- EXERCISE DETAILS -
Determine how many lines in this listing contain the word "coherent" and report that number by itself.
*** MATERIAL FOR THIS EXERCISE ***
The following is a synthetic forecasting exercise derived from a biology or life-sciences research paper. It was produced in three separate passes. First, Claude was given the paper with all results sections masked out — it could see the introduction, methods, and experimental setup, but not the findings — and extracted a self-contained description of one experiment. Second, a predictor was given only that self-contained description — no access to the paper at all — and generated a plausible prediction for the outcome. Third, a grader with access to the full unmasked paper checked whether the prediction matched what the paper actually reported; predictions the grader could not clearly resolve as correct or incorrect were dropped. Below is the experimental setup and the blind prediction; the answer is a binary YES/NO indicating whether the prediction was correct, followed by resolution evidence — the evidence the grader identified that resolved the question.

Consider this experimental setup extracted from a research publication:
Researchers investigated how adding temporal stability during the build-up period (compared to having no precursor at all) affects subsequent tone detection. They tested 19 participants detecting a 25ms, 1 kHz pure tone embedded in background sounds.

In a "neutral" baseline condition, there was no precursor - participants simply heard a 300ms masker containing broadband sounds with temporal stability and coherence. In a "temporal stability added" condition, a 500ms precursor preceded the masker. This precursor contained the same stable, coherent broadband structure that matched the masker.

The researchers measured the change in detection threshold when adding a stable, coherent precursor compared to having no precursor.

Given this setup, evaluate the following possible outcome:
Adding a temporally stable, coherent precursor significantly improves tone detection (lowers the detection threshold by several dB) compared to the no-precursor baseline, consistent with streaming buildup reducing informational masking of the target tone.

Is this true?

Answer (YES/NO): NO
*** End of MATERIAL FOR THIS EXERCISE ***
- YOUR SOLUTION -
3